Jordan Norwood ’23 and a group of Valor students cheers at the intersection of University and Colorado, to protest CHSAA’s decision to keep football in the spring of 2021 Sept. 11. Let CO Play organized three protests throughout the state. All starting at 3:30, the protests occurred in Highlands Ranch, Colorado Springs and Delta.

“Let us play! Let us play! Let us play!” The chants of protestors mingle with the sounds of passing cars and honking at the intersection of University and Colorado as students and parents protest CHSAA’s decision to delay football to spring of 2021. In response to CHSAA’s interference with the football season, Vann Schield ‘21’s father, Trent Schield, started a petition to “Let CO Play” and organized one of three protests Sept. 11.

The campaign advocates for Colorado student-athletes to have the opportunity to engage in sports safely this fall. Through the Let Colorado Play campaign, students and parents took their disagreement to the streets with peaceful protests in Highlands Ranch, Colorado Springs, and Delta. The Let Colorado Play campaign also utilized online platforms to amplify their voices, with a petition that has over 15,000 signatures and a website that highlights individual student-athlete stories about how a spring season affects them. 

When we are able to come together on the field, that’s when we’re family together.

— Sam Anderson '21

The Let Colorado Play campaign revolves around remedying the detrimental impact that the lack of sports have on student athletes. Trent Schield started this campaign to due to the foundational importance of football to his son, Vann Schield ‘21. He felt inclined to exercise his First Amendment rights in an effort to reverse CHSAA’s decision to delay the football season, striving to elude negative impact of CHSAA’s choice on his son. Trent Schield was concerned that Vann would be at a disadvantage for his future, lacking the chance to impress college coaches.

“Vann’s worked since he was six years old, just to see this die-down and the potential of not being able to play his senior year gets to be rough. It’s huge…The only way they’re making change is by doing what we’re doing and getting a leader like Polis, like we need him to be, to step up and tell CHSAA that we need to play,” Trent Schield said.

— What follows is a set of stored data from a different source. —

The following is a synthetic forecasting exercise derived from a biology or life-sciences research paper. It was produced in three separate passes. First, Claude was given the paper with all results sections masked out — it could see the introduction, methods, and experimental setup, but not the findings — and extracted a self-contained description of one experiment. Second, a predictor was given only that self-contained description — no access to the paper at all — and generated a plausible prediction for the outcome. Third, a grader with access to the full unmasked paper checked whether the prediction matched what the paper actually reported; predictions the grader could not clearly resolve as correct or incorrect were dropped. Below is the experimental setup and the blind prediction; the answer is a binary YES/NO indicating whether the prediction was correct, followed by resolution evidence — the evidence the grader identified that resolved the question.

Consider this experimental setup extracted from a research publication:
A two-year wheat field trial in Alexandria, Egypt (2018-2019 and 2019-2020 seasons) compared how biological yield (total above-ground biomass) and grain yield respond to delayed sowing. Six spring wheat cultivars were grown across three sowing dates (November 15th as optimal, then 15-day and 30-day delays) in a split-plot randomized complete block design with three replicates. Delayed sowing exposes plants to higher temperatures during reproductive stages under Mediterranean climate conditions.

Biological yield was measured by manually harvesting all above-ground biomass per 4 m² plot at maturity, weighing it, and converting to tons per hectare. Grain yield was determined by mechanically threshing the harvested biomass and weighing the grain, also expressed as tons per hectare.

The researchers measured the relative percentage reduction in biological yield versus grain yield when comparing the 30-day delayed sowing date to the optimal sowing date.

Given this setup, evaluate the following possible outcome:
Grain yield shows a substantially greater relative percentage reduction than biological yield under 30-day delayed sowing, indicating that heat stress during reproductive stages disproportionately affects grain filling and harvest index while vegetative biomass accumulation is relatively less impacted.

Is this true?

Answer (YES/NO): NO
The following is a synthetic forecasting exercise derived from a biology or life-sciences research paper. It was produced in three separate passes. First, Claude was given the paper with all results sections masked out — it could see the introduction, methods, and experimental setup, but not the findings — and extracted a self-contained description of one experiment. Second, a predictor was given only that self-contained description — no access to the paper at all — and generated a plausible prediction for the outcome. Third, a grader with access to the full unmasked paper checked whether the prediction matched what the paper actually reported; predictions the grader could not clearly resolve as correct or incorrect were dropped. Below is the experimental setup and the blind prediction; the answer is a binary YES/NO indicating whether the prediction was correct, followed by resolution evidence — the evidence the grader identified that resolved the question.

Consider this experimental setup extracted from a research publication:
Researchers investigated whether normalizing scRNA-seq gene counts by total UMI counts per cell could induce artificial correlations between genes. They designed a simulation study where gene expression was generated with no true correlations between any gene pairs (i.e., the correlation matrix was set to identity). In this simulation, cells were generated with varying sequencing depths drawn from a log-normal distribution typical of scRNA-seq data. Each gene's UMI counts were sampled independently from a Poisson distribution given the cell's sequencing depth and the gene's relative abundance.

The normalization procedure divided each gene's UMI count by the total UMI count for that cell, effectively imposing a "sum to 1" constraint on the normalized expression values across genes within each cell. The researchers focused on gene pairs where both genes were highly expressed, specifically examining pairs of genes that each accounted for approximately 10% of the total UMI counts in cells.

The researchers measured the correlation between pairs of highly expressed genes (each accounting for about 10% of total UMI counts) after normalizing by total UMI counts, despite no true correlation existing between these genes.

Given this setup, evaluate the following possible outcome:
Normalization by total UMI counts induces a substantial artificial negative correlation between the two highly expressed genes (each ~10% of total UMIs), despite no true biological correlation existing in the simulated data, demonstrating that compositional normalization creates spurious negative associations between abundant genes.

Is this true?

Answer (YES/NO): NO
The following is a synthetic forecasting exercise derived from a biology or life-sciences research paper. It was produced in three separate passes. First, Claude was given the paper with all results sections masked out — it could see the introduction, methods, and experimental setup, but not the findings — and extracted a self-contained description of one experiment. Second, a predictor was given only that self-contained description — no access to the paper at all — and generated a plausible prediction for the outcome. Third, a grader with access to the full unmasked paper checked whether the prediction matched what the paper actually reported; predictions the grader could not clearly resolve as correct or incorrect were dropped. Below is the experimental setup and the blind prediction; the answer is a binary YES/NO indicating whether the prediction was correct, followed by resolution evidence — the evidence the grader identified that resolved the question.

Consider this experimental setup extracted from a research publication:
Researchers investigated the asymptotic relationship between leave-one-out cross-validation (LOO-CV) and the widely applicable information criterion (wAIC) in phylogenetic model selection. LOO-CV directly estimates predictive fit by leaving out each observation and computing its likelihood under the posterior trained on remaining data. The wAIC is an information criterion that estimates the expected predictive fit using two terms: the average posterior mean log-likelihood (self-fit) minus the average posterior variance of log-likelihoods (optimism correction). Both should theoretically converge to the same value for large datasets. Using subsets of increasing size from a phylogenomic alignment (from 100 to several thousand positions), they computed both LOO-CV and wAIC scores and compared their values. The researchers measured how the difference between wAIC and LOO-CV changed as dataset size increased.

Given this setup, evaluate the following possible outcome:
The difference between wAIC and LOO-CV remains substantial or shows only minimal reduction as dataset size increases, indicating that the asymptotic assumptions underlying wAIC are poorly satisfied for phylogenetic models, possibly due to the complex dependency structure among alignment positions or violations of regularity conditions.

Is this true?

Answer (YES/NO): NO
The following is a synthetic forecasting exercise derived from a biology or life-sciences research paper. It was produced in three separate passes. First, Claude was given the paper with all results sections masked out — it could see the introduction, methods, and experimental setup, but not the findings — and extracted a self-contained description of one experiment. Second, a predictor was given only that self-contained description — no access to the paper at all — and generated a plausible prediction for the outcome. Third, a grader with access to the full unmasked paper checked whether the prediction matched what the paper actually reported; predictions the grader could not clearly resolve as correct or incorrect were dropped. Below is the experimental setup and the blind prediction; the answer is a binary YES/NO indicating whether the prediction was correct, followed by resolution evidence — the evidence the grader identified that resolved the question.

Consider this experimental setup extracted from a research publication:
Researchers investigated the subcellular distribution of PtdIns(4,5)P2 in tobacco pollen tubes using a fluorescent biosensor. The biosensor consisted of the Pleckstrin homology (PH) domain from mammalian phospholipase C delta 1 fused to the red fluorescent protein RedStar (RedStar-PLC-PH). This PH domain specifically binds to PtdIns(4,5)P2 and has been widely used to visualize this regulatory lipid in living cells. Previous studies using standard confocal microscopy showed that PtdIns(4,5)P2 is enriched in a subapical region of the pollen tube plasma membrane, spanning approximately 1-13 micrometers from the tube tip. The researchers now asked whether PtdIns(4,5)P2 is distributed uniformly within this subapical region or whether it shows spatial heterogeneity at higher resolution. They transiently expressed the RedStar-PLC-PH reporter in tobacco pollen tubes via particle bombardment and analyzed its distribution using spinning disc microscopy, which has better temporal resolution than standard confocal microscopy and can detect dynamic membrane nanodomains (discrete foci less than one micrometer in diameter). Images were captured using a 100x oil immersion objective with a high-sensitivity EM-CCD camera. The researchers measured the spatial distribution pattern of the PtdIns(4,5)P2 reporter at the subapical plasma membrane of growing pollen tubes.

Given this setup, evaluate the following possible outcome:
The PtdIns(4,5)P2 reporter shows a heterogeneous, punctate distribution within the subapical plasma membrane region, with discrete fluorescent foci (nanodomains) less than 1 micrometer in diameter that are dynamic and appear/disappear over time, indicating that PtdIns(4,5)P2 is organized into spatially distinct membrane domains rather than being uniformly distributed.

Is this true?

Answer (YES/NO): YES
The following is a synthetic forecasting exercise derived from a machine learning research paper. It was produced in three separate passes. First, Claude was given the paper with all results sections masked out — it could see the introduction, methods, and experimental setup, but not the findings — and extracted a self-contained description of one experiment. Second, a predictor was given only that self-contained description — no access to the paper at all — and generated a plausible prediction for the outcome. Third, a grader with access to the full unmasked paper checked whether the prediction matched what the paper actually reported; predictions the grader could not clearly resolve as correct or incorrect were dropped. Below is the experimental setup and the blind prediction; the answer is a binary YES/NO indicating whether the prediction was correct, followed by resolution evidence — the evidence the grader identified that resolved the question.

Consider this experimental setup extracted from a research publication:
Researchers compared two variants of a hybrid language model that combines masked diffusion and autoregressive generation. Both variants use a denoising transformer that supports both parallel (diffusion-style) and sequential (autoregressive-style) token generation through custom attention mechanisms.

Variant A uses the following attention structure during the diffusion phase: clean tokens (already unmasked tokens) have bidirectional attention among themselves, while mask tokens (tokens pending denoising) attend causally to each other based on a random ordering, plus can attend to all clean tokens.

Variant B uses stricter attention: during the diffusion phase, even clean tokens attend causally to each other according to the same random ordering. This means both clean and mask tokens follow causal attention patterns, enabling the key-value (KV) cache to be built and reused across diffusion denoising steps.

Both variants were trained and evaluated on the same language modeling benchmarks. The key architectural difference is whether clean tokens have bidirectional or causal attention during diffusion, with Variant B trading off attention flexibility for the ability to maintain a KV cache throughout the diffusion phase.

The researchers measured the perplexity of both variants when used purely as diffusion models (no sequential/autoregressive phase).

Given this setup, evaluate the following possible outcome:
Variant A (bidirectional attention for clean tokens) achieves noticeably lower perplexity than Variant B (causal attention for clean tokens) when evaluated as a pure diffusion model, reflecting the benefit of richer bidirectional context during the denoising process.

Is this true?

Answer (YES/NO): YES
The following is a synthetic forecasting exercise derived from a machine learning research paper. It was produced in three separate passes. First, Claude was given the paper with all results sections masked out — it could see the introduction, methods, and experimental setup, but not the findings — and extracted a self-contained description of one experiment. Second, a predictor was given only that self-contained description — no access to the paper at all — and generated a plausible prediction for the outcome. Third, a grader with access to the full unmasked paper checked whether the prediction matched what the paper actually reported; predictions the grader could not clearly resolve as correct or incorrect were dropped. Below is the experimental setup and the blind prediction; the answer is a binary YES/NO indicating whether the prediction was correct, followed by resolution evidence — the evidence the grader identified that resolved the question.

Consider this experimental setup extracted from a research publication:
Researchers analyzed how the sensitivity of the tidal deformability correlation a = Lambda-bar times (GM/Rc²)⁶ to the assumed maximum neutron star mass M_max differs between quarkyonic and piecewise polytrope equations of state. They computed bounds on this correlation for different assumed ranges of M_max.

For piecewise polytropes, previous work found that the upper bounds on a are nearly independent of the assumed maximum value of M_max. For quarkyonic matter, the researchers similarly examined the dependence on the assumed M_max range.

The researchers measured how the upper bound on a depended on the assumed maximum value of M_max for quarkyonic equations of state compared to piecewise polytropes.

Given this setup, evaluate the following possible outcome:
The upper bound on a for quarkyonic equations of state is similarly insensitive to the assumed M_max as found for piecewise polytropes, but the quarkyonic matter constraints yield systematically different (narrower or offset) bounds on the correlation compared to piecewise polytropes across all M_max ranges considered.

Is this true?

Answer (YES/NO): NO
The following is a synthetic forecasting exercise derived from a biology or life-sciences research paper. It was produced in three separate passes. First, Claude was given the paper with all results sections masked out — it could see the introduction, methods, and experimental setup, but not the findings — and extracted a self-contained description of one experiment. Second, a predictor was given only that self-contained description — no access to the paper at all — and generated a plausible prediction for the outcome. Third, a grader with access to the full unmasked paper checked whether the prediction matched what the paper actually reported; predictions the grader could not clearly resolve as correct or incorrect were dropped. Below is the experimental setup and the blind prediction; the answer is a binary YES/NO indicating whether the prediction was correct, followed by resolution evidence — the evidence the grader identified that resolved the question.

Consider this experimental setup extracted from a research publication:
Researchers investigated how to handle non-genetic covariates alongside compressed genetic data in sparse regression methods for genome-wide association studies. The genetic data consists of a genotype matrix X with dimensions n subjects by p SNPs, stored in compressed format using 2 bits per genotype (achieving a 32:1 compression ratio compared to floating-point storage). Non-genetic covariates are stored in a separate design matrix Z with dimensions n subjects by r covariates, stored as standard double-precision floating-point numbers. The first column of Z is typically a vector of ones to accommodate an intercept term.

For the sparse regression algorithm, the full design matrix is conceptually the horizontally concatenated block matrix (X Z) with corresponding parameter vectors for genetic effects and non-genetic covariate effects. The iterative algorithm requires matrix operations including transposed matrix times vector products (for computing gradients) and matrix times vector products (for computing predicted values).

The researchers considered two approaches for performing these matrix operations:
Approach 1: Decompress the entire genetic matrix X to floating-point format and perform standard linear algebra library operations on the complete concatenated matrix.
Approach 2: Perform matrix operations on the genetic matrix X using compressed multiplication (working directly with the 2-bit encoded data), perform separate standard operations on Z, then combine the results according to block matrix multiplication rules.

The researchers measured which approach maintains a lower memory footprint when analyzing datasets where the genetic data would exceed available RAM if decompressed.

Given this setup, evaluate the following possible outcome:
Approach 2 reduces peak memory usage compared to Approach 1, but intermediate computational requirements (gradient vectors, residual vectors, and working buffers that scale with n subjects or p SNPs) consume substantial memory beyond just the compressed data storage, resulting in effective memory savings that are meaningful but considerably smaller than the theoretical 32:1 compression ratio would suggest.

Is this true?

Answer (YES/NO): NO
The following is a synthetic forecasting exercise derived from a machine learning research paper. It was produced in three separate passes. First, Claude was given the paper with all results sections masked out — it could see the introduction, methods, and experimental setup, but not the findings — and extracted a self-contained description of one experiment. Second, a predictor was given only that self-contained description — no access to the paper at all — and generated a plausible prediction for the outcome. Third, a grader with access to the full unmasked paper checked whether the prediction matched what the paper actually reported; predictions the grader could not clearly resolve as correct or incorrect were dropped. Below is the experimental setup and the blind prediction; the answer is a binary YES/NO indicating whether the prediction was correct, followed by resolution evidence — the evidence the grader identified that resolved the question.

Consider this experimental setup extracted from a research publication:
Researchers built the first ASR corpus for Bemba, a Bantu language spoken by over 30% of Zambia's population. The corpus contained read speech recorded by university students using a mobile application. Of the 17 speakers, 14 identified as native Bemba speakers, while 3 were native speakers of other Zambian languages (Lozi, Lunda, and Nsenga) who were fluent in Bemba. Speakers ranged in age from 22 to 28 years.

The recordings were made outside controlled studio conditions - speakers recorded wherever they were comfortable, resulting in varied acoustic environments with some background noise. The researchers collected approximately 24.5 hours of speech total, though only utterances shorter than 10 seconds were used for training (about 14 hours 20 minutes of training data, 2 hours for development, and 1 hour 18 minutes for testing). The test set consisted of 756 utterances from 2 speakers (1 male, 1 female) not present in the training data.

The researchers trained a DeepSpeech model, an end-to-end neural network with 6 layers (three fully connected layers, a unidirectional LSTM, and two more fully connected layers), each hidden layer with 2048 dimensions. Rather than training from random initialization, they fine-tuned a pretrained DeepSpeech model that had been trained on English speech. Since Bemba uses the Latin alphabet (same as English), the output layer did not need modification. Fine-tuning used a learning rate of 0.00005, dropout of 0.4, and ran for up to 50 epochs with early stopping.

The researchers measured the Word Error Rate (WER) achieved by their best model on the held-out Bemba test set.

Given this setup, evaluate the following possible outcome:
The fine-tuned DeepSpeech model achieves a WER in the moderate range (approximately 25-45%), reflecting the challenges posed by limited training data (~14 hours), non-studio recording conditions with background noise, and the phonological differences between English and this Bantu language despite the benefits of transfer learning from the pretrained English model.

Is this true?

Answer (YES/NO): NO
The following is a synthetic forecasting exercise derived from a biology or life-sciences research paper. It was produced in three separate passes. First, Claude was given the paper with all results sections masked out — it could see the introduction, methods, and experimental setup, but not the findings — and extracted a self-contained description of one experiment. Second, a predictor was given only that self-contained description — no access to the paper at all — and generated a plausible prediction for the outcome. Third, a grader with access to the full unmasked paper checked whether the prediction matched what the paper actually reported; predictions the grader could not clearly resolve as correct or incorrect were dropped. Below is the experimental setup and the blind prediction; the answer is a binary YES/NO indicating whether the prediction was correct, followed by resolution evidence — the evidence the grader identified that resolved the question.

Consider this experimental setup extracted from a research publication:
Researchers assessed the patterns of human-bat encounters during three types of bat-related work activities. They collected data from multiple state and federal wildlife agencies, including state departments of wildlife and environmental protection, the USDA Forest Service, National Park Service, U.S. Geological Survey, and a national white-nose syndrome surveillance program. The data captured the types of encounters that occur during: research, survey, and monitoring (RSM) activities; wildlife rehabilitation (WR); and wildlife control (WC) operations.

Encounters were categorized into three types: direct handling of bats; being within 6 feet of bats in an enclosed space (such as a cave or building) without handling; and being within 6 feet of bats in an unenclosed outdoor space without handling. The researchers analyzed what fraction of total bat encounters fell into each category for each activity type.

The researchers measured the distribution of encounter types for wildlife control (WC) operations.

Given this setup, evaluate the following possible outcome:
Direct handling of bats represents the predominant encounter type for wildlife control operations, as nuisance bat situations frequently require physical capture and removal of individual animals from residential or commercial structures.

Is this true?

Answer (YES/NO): NO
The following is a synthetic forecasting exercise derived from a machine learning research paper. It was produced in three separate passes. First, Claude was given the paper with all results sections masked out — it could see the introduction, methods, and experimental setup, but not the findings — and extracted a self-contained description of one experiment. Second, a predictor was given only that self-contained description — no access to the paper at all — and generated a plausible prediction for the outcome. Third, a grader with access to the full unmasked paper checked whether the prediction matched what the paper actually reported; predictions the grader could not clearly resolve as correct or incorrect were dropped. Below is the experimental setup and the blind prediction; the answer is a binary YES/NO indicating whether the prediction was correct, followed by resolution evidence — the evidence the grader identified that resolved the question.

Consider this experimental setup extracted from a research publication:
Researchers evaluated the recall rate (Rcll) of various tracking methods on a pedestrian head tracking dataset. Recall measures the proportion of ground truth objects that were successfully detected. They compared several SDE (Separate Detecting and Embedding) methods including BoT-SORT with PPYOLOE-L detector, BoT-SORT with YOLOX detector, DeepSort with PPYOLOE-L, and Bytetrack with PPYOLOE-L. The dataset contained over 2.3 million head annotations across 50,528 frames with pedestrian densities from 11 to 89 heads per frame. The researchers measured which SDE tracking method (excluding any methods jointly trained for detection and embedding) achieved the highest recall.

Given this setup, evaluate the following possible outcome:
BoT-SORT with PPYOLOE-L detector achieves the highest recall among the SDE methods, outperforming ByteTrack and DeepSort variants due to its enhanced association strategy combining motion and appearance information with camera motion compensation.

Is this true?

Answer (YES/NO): NO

For many student athletes, the importance of fall sports exceeds the playing field and has served as a means of unity and belonging.

“It’s our family. We’re all a brotherhood. When we can’t play together, it’s saddening, it’s breaking up the family,” Sam Anderson ‘21 said.

Anderson also began playing football at the age of six and since then, it’s been a substantial portion of his life.

“They go out there, practices, the summer, working hard, to get to this point your senior year. He’s finally a senior, this is his time, and now he doesn’t have the opportunity to go out there and do it,” Lynn Anderson, his mom, said.

Amid protests, CHSAA resubmitted its proposal for fall football and as of Sept. 16, Governor Jared Polis and CHSAA authorized permission for fall football to return.

“It’s not fall without high school football,” Sean Hicks ‘21 said.

The football team will face Columbine Oct. 8 in their first game of the season at Echo Park at 6 p.m. Only seniors are allowed to attend the Varsity football game, all crowd-goers must have a ticket purchased through the front office.